== TEXTE FOURNI ==
::::

I. Validité de l'expertise
17. Les parties n'ont pas contesté la validité de l'expertise.
18. La Cour tient pour valide le rapport de l'expert et le prend en considération pour rendre sa décision.
II. Dommage
A. Dommage matériel
1. Résumé de l'expertise et des conclusions de l'expert
19. Long de vingt-quatre pages et comportant plusieurs annexes, le rapport d'expertise contient une estimation de la valeur du terrain litigieux au 30 juillet 1970, au moment de l'occupation, et en 2002, lorsque l'expertise a été effectuée. Ensuite figure l'estimation du bâtiment construit par l'administration communale depuis l'occupation du terrain et qui est en partie situé sur le terrain des requérants.
L'estimation de l'expert porte sur une étendue de 2 649 mètres carrés, figurant au cadastre de la ville de Noicattaro à la parcelle 590, feuille 34.
Pour rédiger son rapport, l'expert s'est fondé sur des documents fournis par la ville de Noicattaro, sur des éléments apportés par les requérants ainsi que sur des renseignements provenant du marché immobilier. Il a en outre tenu compte de l'évolution du taux d'inflation et des prix dans la période concernée.
20. L'expert a constaté qu'en 1970, au moment de l'occupation du terrain, la ville de Noicattaro n'avait pas de plan d'urbanisme général mais uniquement un règlement de construction (regolamento edilizio) daté du 9 mars 1928. Ledit règlement n'affectait pas le terrain litigieux à un usage spécifique. Il se bornait à fixer la hauteur maximale des bâtiments, identique pour les constructions privées et publiques.
Pour savoir si à l'époque le terrain était constructible, il aurait fallu examiner si la zone dans laquelle il est situé était urbanisable, à savoir si elle prêtait de par sa nature et par sa situation à un développement urbain. L'expert répond affirmativement sur ce point et indique que ceci est confirmé par sa viabilité (existence d'égouts, eau, électricité).

::::

== LIGNES DE DONNÉES ==
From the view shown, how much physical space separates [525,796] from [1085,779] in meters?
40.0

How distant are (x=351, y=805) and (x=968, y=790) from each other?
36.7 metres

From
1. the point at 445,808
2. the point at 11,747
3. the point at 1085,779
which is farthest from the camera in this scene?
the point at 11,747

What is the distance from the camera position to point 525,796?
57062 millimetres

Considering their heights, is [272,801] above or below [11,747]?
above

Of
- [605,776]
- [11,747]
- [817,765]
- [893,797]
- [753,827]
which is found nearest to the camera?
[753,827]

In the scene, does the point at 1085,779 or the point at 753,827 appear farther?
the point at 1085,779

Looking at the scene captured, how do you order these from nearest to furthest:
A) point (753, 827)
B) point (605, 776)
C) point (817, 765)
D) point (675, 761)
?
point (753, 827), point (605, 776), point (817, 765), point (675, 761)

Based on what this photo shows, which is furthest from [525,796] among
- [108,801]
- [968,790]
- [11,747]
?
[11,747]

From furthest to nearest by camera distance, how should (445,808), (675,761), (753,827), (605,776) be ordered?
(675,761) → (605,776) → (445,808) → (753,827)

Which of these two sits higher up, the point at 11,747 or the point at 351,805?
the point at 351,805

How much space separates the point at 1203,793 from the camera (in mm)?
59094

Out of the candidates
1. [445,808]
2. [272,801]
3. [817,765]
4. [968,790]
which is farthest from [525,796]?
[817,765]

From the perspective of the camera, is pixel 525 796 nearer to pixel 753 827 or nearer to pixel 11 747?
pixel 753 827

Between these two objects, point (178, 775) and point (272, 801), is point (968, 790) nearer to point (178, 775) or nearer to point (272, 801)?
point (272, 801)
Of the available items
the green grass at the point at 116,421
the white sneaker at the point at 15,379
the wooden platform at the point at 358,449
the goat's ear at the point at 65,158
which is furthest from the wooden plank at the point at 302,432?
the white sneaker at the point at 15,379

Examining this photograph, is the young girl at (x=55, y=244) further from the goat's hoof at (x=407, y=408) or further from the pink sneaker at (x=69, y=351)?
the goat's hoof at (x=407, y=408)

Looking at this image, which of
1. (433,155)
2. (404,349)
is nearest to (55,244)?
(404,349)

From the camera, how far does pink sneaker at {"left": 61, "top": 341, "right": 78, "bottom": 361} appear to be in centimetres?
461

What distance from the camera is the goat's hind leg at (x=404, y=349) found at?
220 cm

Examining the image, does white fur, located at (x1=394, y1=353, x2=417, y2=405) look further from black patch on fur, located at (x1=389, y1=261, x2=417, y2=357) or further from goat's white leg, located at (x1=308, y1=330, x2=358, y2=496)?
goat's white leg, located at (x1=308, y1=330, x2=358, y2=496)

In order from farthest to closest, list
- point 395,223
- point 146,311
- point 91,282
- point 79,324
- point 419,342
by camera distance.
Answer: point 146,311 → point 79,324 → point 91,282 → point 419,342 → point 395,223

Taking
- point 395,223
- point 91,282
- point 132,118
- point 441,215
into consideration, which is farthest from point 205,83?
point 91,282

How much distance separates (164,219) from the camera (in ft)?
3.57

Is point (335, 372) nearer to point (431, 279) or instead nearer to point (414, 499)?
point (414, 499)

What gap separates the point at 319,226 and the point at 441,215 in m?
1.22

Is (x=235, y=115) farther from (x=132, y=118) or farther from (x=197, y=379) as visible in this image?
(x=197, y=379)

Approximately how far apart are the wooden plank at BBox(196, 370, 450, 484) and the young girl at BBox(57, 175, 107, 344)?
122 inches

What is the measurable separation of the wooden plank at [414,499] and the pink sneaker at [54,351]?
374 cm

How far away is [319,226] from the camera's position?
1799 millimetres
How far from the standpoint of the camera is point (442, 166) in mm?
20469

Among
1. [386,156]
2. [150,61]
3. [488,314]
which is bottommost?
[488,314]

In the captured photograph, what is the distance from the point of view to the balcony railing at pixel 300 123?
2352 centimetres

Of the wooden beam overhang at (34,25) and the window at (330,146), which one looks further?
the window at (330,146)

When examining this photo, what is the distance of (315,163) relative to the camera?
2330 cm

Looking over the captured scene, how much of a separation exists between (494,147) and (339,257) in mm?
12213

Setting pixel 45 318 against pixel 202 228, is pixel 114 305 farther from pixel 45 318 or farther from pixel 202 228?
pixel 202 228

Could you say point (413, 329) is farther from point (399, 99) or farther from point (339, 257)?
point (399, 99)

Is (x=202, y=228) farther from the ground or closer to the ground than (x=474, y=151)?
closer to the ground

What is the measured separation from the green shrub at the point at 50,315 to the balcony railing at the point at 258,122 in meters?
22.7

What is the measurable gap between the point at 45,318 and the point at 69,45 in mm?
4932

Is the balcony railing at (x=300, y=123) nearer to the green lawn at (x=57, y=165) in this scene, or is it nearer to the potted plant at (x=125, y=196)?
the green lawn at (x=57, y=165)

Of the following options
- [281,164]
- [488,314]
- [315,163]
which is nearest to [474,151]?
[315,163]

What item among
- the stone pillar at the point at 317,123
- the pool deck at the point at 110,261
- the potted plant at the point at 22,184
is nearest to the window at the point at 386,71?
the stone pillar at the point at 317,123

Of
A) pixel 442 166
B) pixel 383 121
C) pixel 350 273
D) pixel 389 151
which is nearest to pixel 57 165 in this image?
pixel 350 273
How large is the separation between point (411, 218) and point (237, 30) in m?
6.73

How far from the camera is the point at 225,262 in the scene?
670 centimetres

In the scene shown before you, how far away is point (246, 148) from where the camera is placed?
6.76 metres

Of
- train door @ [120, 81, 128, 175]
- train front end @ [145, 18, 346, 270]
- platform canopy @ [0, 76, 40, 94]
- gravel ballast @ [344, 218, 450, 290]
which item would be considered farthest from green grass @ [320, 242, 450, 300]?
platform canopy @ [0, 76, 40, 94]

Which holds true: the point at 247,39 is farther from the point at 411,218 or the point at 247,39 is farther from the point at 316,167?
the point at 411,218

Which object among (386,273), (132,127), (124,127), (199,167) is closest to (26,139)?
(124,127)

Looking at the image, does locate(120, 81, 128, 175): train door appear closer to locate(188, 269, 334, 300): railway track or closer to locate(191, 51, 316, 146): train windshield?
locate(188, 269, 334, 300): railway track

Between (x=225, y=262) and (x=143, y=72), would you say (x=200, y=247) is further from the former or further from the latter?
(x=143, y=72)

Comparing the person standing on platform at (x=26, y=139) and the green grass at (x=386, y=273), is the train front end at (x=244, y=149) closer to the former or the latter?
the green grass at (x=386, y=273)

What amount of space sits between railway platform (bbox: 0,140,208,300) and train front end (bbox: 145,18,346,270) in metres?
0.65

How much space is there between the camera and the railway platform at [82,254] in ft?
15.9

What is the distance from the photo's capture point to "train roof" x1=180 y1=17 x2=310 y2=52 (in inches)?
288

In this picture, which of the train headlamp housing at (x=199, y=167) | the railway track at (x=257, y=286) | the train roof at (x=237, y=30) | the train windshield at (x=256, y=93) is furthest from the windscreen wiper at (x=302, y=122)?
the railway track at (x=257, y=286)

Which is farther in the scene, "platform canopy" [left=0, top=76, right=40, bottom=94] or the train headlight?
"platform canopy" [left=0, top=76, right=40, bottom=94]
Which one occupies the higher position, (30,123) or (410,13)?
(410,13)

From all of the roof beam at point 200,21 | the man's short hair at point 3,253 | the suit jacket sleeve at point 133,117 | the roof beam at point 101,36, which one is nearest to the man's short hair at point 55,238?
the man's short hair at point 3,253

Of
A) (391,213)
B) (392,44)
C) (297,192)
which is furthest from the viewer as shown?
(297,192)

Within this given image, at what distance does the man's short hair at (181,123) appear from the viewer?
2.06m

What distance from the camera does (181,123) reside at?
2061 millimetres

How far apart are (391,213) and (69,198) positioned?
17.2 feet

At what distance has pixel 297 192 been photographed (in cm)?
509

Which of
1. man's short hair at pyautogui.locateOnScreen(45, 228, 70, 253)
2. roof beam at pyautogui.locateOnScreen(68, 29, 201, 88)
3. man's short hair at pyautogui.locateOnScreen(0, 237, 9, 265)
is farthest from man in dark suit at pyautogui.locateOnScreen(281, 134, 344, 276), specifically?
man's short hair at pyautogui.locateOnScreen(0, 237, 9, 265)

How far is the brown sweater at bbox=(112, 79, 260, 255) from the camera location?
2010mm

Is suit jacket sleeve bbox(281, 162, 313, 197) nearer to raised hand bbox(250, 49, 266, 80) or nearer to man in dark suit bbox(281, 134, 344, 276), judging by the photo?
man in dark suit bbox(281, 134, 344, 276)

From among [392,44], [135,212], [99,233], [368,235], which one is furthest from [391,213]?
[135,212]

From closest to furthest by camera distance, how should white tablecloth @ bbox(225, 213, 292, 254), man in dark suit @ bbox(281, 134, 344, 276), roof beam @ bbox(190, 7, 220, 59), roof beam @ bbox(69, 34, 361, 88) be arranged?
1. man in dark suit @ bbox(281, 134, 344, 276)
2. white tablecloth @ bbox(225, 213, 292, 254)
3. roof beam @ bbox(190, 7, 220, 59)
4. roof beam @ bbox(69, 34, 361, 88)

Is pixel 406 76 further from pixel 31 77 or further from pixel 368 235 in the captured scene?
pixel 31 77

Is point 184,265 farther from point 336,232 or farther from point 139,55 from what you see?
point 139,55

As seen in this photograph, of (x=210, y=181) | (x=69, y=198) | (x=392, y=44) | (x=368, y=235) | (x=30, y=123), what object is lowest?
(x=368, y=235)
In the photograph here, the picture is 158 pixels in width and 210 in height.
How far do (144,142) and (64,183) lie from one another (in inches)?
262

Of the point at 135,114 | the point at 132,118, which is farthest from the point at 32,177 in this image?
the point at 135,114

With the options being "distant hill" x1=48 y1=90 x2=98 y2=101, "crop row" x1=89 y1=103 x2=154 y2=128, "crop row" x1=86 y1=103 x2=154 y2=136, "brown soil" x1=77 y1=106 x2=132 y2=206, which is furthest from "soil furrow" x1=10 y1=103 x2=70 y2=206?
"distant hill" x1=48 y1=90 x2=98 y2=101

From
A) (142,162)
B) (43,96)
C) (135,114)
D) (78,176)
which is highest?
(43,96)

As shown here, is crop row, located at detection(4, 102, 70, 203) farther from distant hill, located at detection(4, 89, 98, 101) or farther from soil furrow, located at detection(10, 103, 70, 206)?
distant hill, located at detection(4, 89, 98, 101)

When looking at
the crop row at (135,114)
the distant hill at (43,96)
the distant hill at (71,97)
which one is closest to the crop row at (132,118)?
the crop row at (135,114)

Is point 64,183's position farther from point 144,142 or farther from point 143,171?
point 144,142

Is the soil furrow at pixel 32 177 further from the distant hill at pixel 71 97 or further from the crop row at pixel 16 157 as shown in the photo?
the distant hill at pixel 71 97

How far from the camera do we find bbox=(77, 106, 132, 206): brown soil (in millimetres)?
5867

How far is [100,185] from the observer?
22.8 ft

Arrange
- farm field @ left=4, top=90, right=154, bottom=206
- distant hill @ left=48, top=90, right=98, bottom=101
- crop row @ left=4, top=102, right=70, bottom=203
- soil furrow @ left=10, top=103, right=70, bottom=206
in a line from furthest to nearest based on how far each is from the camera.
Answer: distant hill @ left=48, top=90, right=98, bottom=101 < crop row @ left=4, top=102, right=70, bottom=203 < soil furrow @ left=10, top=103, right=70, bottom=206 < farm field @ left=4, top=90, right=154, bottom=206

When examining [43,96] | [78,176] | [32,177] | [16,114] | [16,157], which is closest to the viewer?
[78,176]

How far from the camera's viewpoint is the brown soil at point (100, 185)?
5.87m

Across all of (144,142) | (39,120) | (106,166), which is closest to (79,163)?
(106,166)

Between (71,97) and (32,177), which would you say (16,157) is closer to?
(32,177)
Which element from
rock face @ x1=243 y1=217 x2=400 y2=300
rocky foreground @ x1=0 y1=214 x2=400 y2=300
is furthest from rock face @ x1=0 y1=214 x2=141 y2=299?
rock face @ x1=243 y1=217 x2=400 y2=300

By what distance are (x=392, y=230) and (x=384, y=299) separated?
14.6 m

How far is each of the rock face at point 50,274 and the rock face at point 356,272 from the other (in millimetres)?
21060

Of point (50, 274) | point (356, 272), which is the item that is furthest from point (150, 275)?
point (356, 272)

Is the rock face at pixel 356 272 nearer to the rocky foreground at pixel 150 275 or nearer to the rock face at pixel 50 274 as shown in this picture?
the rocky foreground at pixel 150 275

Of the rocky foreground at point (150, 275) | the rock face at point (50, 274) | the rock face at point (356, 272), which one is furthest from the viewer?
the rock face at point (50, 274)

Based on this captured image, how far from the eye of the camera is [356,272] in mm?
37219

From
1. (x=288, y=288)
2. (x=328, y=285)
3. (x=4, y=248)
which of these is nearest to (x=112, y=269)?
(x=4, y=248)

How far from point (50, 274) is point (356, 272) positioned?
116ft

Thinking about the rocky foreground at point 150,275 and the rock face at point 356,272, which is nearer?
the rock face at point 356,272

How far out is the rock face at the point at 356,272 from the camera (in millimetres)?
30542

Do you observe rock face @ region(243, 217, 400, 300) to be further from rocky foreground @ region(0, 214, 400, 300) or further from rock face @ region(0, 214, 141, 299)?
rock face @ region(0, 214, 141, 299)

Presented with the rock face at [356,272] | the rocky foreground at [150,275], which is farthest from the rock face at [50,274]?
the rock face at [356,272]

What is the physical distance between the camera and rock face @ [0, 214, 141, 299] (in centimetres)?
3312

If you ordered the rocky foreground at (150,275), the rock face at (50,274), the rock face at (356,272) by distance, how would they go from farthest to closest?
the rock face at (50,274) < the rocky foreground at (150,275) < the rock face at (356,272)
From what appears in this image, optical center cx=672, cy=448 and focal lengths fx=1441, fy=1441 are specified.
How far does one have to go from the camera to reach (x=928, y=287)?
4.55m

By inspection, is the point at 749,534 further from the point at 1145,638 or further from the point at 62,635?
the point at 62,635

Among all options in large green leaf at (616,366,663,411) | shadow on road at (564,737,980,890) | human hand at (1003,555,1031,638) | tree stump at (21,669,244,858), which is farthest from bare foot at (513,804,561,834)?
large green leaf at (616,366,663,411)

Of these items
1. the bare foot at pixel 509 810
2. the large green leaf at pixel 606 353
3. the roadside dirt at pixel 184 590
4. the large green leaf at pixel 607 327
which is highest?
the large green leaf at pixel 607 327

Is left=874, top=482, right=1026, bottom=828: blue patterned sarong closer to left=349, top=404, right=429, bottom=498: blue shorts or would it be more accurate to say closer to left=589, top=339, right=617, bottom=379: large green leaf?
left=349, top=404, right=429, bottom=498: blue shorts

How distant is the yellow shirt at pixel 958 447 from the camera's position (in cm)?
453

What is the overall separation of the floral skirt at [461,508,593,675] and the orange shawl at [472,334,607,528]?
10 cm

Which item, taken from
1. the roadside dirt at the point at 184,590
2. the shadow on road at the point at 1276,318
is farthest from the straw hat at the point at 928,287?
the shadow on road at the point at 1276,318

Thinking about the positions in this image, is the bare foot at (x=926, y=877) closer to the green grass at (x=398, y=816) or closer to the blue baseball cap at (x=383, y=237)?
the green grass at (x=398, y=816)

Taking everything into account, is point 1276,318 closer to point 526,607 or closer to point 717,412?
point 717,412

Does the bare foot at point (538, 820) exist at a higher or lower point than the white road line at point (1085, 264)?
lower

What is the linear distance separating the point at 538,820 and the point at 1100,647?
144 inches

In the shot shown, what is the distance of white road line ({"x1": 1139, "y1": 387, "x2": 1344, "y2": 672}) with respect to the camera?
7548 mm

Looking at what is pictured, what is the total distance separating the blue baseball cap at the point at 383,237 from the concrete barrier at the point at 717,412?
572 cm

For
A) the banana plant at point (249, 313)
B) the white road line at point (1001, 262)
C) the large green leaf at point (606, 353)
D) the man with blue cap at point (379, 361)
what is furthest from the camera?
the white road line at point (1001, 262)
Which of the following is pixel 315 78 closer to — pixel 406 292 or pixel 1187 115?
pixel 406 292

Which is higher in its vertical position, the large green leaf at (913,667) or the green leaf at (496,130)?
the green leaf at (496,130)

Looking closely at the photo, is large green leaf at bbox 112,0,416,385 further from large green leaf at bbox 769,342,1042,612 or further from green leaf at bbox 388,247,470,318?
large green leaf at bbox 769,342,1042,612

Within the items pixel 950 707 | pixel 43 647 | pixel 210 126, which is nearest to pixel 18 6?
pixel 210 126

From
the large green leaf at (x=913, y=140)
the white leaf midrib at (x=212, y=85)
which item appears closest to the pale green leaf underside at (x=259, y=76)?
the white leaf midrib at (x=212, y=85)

::::

== CONSIGNES ==
1 > Recopiez le texte fourni en commençant à "II. Dommage" et en terminant à "590, feuille 34.".
2 > Remettez à l'échelle les lignes de données en commençant à celle qui contient "Is (x=235, y=115)" et en terminant à celle qui contient "1799 millimetres", ces deux-là comprises. Réécrivez ces lignes en entier, et elles seules, en multipliant par 1,5 chaque nombre des réponses (coordonnées et distances), puis en l'arrondissant à l'entier, les demis vers le haut.

== RÉSULTATS DANS L'ORDRE ==
1 >
II. Dommage
A. Dommage matériel
1. Résumé de l'expertise et des conclusions de l'expert
19. Long de vingt-quatre pages et comportant plusieurs annexes, le rapport d'expertise contient une estimation de la valeur du terrain litigieux au 30 juillet 1970, au moment de l'occupation, et en 2002, lorsque l'expertise a été effectuée. Ensuite figure l'estimation du bâtiment construit par l'administration communale depuis l'occupation du terrain et qui est en partie situé sur le terrain des requérants.
L'estimation de l'expert porte sur une étendue de 2 649 mètres carrés, figurant au cadastre de la ville de Noicattaro à la parcelle 590, feuille 34.

2 >
Is (x=235, y=115) farther from (x=132, y=118) or farther from (x=197, y=379) as visible in this image?
(x=296, y=569)

Approximately how far apart are the wooden plank at BBox(196, 370, 450, 484) and the young girl at BBox(57, 175, 107, 344)?
183 inches

What is the measurable separation of the wooden plank at [414,499] and the pink sneaker at [54,351]?
561 cm

How far away is [319,226] from the camera's position?
2699 millimetres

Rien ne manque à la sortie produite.